Decimal Division by left shift

Felix picture Felix · Aug 28, 2013 · Viewed 9.4k times · Source

I have been given a question to convert base from 10 to 2 without using division(/) and modules(%),so I came up with solution of using bitwise AND(&)and right shift(>>) operators.

so I start to learn what these two operators exactly do but still for some questions I could not find answer or understand the logic behind.

If I understand correctly division works according the digits place value,in decimal and binary both . when we divide the number by 10 or 2 ,we shift the place value by one place to right in both ,which this will result in division by 10 in decimal and by two in binary.

X=120 (in base of ten) if X>>1 we will have X=12 (division by 10)

Y=1000 (in base of two) if Y>>1 we will have X=100 (division by 2)

but when I use this piece of code:

#include<iostream>
using namespace std ;

int main()
{
    int a,b=1;
    cout <<"enter an integer"<<endl;
    cin>> a;
    cout<<(a & b)<<endl;
    a=a>>1;
    cout<<a;
    cout<<endl;
    system("pause");
    return 0 ;
}

I get comfused cause in my mind it was like this

a=120 (in base of ten) if X>>1 we will have X=12 (division by 10)

but the result was this

a=120 (in base of ten) if X>>1 we have X=60 (division by 2!!)

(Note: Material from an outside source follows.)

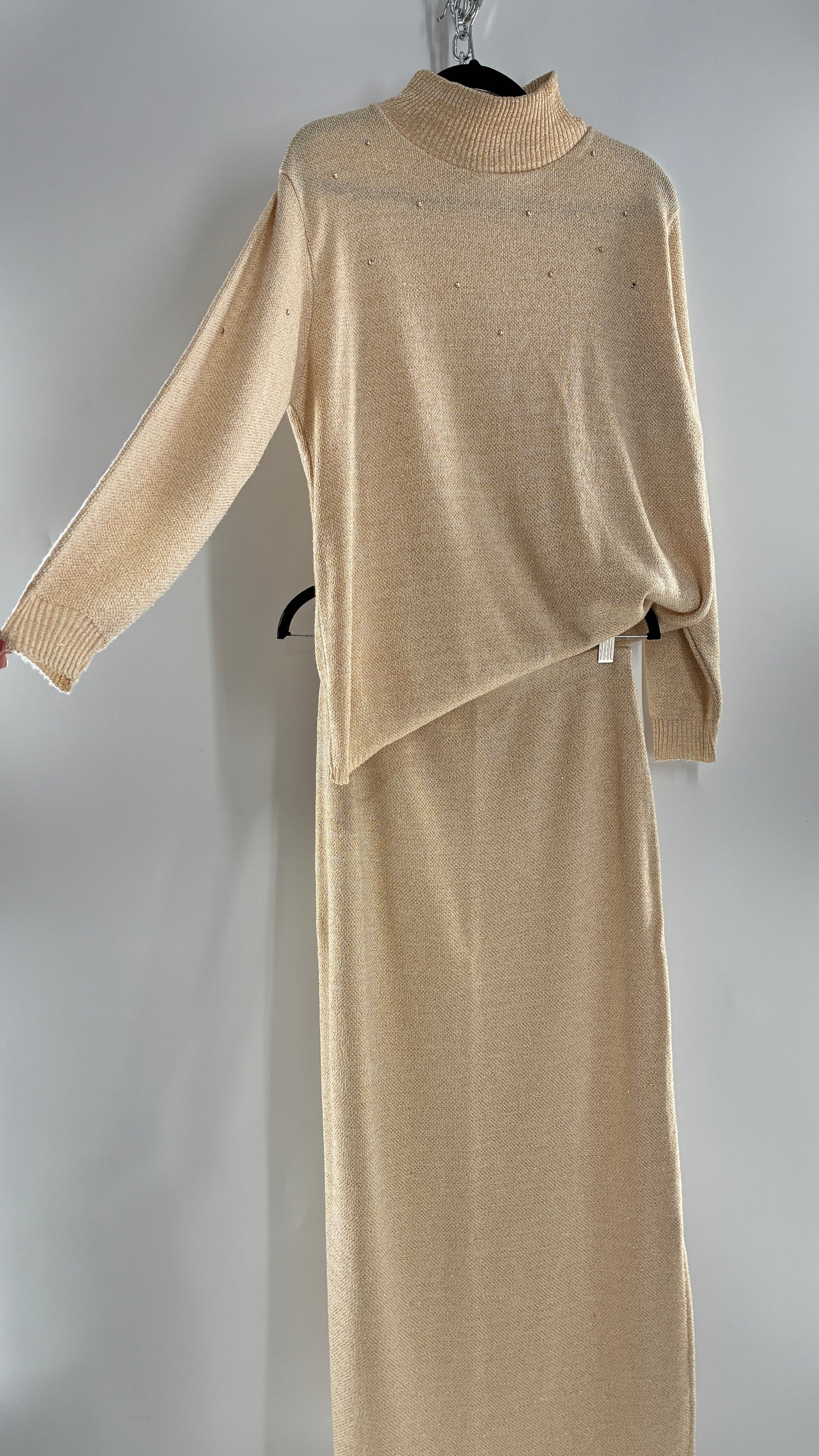 Terry Lewis Classic Luxeries Beige Knit Sweater and Skirt with Gold Tinsel Thread and Rhinestone Collar (Large)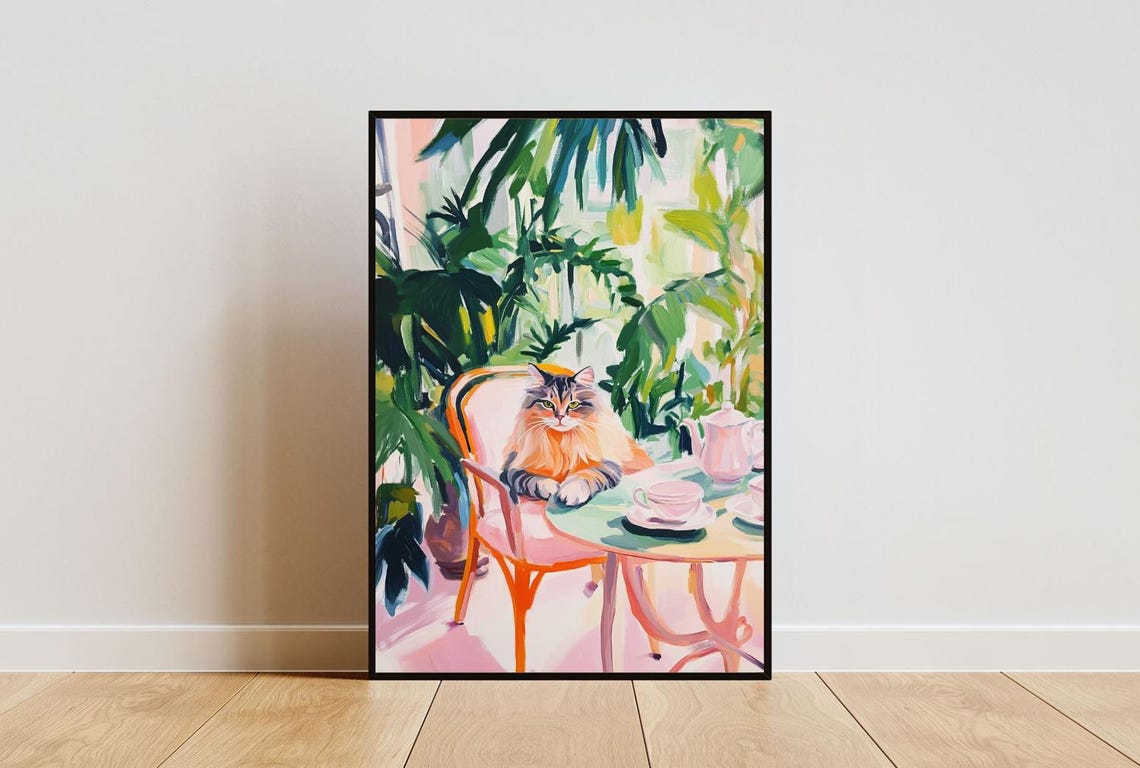 Retro Siberian Poster Siberian Oil Painting Vintage Siberian Poster Cat Dining Room Wall Art Retro Cat Poster Pet Poster Siberian Art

I do not understand two main point about the result:

first: if this operator(>>) just shift the place value of the digits in code and don't change the base of the number(10) it should produce another result(12) than we can see in result of code (which it is 60).why we can see this result(60) but not 12?

second:if it does binary left shift (which it seems like this for me),does it change the decimal to binary at first by IDE or not?

and about the bitwise AND if it is logical gate(which it seems it is) :

1.How can we put other value except 0 and 1 and steel have answer?

2.According Bitwise AND rules

Y&1=Y

then it should be 120 but the result of code is 1. what is explanation for this?

3.how it can generate the reminder(according which mathematical operations and logic)?

Answer

Dietmar K&#252;hl picture Dietmar Kühl · Aug 28, 2013

The shift operators in C++ always use base 2. That is, x >> 1 shifts the value x by one binary digits. Note, however, that it isn't a good idea to shift signed integers as their value gets easily unspecified: When playing with bit logic, you always want to use unsigned integers, e.g., unsigned int or unsigned long. The conversion from your decimal values to the internal representation is done by the input operation which, BTW, needs to be checked for success:

if (std::cin >> a) {
     ...
}
else {
    std::cerr << "ERROR: failed to read value a\n";
}

The other binary operation (& for and, | for or, ^ for _xor, and ~ for invert) operate on the individual bits. For example, 7u & 13u yields 5u. To get the remainder of a division by a power of 2 you just use and prior to the division with a suitable bitmask.

BTW, if you want to get a better feel of how these guys work in binary, you might want to play with std::bitset<8>: this class template has the same bitwise operations, can be constructed from an integer, and when printed shows the individual bits.